Think in Quarters Instead of Years
Projects can last years in big companies. Startups, however, cannot afford long timelines. You should figure out how to make a useful contribution to the bottom line in the first 90 days of your arrival (and potentially, 30 days). You can run pilots but even those should take a fraction of the time they would take in a big company. The good news is that there are MANY opportunities for improvement within a startup, you should just pick one or more. “BUT BUT BUT..” you may say, “first I need to conduct an extensive diagnostic, develop a detailed plan and then build a great team of experts before I can start delivering important results.”
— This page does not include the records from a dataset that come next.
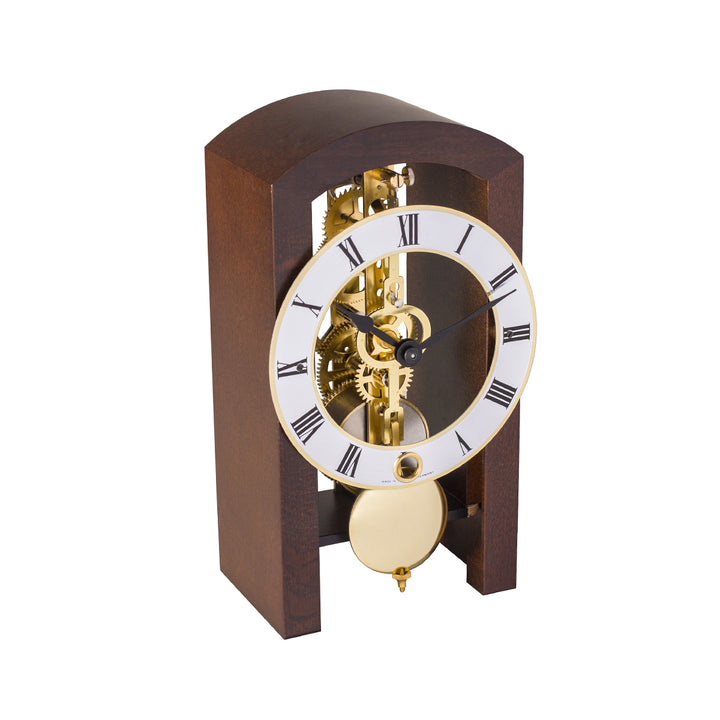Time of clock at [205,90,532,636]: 11:49
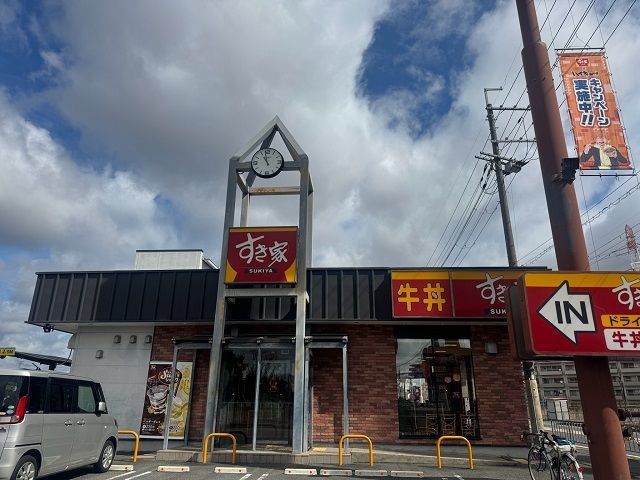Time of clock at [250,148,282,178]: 10:58
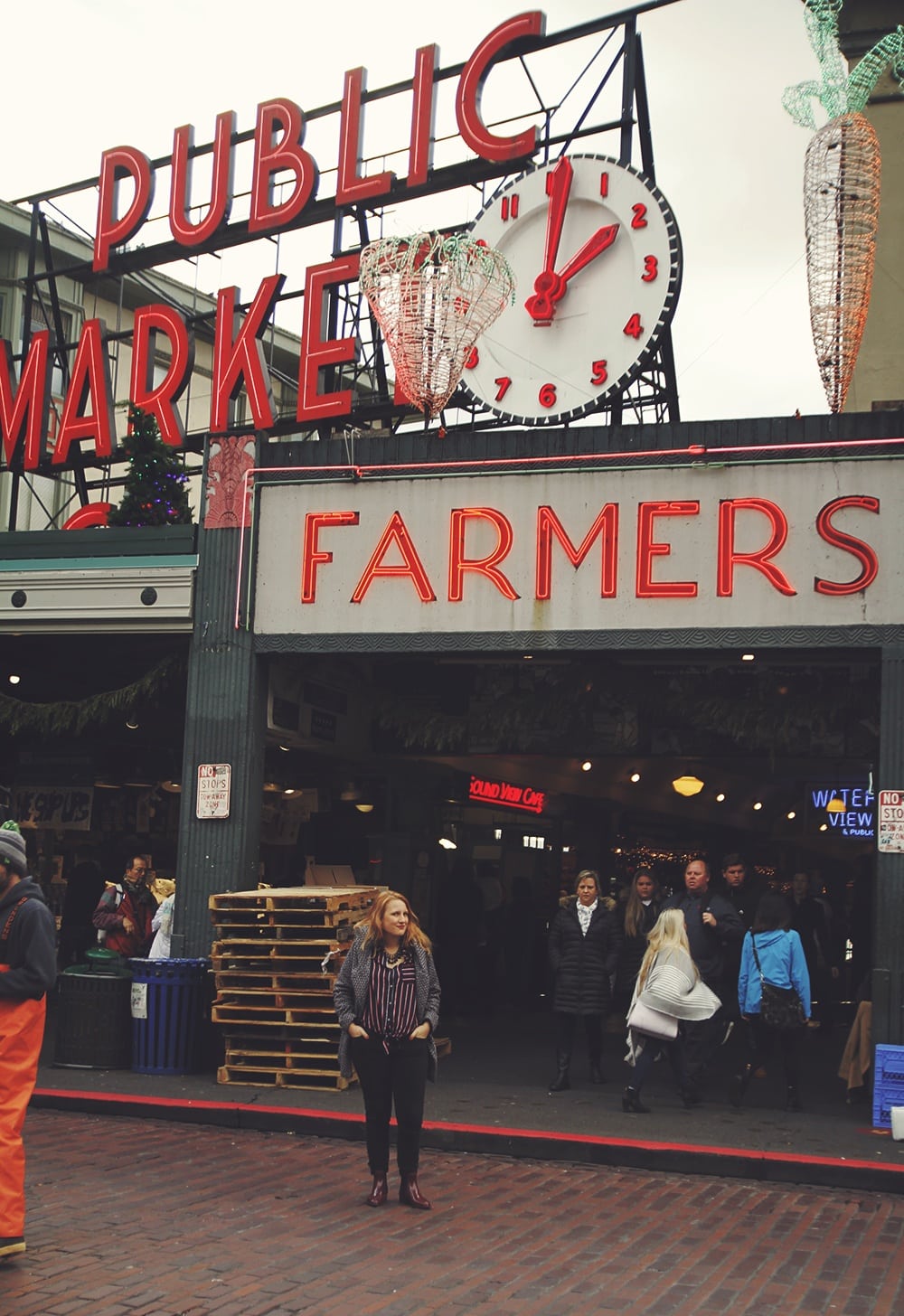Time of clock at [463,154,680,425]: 2:01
See the previous paragraph point, trade the detailed plan for a rough outline and then break down your vision into a lot of small projects that you could start delivering in the upcoming months to build credibility and ensure that your ideas are in fact useful for this new context.
If the above pointers are making you feel like Alice in Wonderland going down a rabbit hole, bring some friends to the tea party.
Startups tend to be fairly flat and informal organizations. They are often facing a lot of hardship and resource constraints, which is conducive to bonding among colleagues who are going through this journey together. On one hand, as an outsider, you will need to show that you “get it” and would fit in within the startup’s culture. On the other hand, people will be grateful that you are coming in to help out and curious about the know-how you are bringing. As a newbie, you do not need to figure out all of the above on your own. Make new friends, ask lots of questions, socialize ideas to get feedback on their relevance and get others inspired to join your projects.
Adapting to a startup role can be challenging but keeping an open mind and being ready to make mistakes and learn along the way will make it much easier.